Двойная жизнь. Глава 6

   Однажды зимою (помнится, незадолго до рождества) Бессовестнов нагрянул ко мне в гости. После обеда, неплохого, но скучного (вопиюще трезвого) для его желудка, сидел на диване, слушал посвисты вьюги за окнами и поминутно и утомлённо зевал. Желая развеять его меланхолическое настроение, я спросил, не подумывает ли он жениться, хотя бы ради продолжения своей именитой фамилии. Он взглянул исподлобья быстро, испытующе, затем вдруг снял с шеи золотой медальон, открыл и, ни слова не говоря, передал мне.
   Я всегда воспринимал медальон приятеля как безделушку, не раз говорил, что, наверное, не одни лишь амурные воспоминания заставляют его носить на шее неудачу безвестного ювелира, предполагал хранение под обсеянной мелкими бриллиантами крышкой, кроме прядки волос, засушенного цветка ромашки и прочих милых штучек, хранимых на память о ветреной юности, пары погашенных векселей или долговую расписку. Евграф Иринархович никогда не возражал, не отшучивался и ловко уводил разговор в сторону. Поэтому его внезапное желание (но, как мне показалось, вовсе не под влиянием душевного минутного порыва) раскрыть тайну медальона поразило меня чрезвычайно. 
   Я взял его, взглянул, – признаюсь, не без трепета – и увидел миниатюрный портрет.
   На меня смотрела настоящая красавица в простом белом платье с рюшами (таковые до сего времени носит ржаная, творожная да яблоневая провинция). Лицо её, округлое, нежное, окутанное романтическою дымкою, дышало подлинным женским благородством, ныне, во второй половине девятнадцатого века, прекрасной, но – увы! – прагматичной половиной человечества почти что утраченном; каштановые волосы свободно вились над высоким лбом и ниспадали на плечи; полные губы улыбались тихой, затаённой, отчего-то печальной улыбкой; яркий румянец цвёл на щеках, разливался по лицу и придавал коже чудесный персиковый оттенок; миндалевидные глаза цвета голубовато-зелёной бирюзы, оттенённые густыми ресницами, смотрели и приветливо, и мечтательно, и грустно, и чуть отстранённо, словно издалека.
   Портрет произвёл на меня впечатление двойственное: солнечного майского полудня и в то же время сумрачного сентябрьского утра; похожее чувство иногда возникает, когда в погожий безветренный день наблюдаешь где-нибудь в лесу или парке дремотную листопадную опадь.
   – Это она? – спросил я, возвращая медальон (приятель молча кивнул), хотя зачем было и спрашивать, ежели и так ясно, что это изображение жены Евграфа Иринарховича: в его доме не было ни одного женского портрета, и никто, даже самые близкие его товарищи, вроде меня, не знали, как выглядела его жена, и только её лик он мог носить на груди.

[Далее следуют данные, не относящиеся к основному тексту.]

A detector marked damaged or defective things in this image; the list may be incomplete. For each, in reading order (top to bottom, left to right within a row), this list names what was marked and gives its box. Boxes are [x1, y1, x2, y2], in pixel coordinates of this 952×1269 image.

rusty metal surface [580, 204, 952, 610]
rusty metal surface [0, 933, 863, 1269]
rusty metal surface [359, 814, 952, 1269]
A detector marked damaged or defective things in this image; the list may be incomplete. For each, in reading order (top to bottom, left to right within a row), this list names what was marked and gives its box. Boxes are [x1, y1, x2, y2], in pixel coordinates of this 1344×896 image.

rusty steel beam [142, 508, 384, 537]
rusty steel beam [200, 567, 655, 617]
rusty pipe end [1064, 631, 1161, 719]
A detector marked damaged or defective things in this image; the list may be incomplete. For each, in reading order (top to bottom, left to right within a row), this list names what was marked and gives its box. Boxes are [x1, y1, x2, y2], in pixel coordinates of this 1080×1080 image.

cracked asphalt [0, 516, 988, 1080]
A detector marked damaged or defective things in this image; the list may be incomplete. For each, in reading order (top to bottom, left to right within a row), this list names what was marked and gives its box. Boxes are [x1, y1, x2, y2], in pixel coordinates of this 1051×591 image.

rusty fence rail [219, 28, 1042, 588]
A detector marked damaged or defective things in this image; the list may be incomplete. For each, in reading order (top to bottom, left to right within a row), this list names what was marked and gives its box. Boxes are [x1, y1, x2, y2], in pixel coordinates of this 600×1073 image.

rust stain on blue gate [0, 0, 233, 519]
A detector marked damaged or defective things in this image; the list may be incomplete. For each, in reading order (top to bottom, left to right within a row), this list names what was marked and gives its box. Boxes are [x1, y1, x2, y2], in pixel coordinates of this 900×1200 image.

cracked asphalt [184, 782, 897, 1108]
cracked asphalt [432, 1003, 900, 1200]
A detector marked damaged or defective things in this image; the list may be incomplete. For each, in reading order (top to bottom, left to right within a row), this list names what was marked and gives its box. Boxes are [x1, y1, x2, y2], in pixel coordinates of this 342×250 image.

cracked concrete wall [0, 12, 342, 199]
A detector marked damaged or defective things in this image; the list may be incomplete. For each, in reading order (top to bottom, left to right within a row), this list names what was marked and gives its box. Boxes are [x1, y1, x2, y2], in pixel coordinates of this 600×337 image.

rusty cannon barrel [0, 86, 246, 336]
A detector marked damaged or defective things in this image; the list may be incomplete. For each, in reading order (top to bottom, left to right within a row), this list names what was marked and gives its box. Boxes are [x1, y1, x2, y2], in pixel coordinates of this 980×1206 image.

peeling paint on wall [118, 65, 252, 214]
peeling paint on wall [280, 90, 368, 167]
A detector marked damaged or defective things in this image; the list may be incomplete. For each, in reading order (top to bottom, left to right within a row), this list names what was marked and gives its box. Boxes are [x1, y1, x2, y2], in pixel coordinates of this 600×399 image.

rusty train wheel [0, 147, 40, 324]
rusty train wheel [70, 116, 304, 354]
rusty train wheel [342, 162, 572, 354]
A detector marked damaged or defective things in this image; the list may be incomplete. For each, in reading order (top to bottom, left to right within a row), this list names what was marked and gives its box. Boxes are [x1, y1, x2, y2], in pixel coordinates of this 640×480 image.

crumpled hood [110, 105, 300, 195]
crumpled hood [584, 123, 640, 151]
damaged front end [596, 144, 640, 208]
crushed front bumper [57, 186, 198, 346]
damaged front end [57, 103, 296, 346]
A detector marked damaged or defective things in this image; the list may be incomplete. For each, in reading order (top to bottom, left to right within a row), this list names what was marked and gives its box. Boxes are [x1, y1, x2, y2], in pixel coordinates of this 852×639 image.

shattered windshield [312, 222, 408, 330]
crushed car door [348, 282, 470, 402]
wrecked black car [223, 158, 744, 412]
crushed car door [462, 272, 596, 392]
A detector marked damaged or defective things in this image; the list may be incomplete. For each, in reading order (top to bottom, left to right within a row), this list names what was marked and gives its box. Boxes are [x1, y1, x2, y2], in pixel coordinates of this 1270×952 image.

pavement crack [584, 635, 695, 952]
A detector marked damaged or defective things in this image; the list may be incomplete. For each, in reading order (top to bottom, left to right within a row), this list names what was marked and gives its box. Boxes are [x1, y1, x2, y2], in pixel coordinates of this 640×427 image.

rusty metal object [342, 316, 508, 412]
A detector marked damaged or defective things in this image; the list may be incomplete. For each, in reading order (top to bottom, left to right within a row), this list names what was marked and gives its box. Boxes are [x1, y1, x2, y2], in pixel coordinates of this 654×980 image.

Признаться, такая преданность, присущая, по моему убеждению, лишь настоящей любви, меня изумила, и я вдруг внезапно понял причину безудержных попоек в его доме, и почему вино его не брало: даже оно не могло заглушить непреходящую тоску по жене.
   – Отчего она... умерла? – набравшись духу, снова спросил я.
   – Скоротечная чахотка. Она узнала, что обречена и попросила меня заказать портрет на память, – после продолжительного молчания ответил приятель, глядя в окно с тоскою в глазах и голосе, тоскою пронзительной, в сравнении с которой морозные узоры на стёклах показались мне весенней травою.
   Разумеется, тем вечером я уже не решился ни о чём его спрашивать, тем более о женитьбе, да и приятель вдруг засобирался к себе в Золотые Сосны, хотя прежде согласился у меня переночевать. Конечно же, я его не удерживал.

   Расхаживая по комнате, рассеянно покручивая в руках пояс шлафрока, я задаю себе вопросы без ответа: почему меня вдруг заинтересовали дочери Бессовестнова? что за таинственная причина заставляла его прятать их все эти годы? сколько им сейчас исполнилось лет? на какие средства они жительствовали в своей городской квартире, ежели их отец жил в деревне на широкую ногу? только лишь дочери – причина отлучек моего приятеля в город? с имения много не выжмешь, – так, значит, основной источник его доходов находится в городе? не играет ли он в карты на деньги?
   Бред! Этак скоро я задам себе вопрос: а вдруг мой приятель – шулер?
   Устав от ходьбы, мыслей, я сажусь в кресло и погружаюсь в воспоминания и подсчёты.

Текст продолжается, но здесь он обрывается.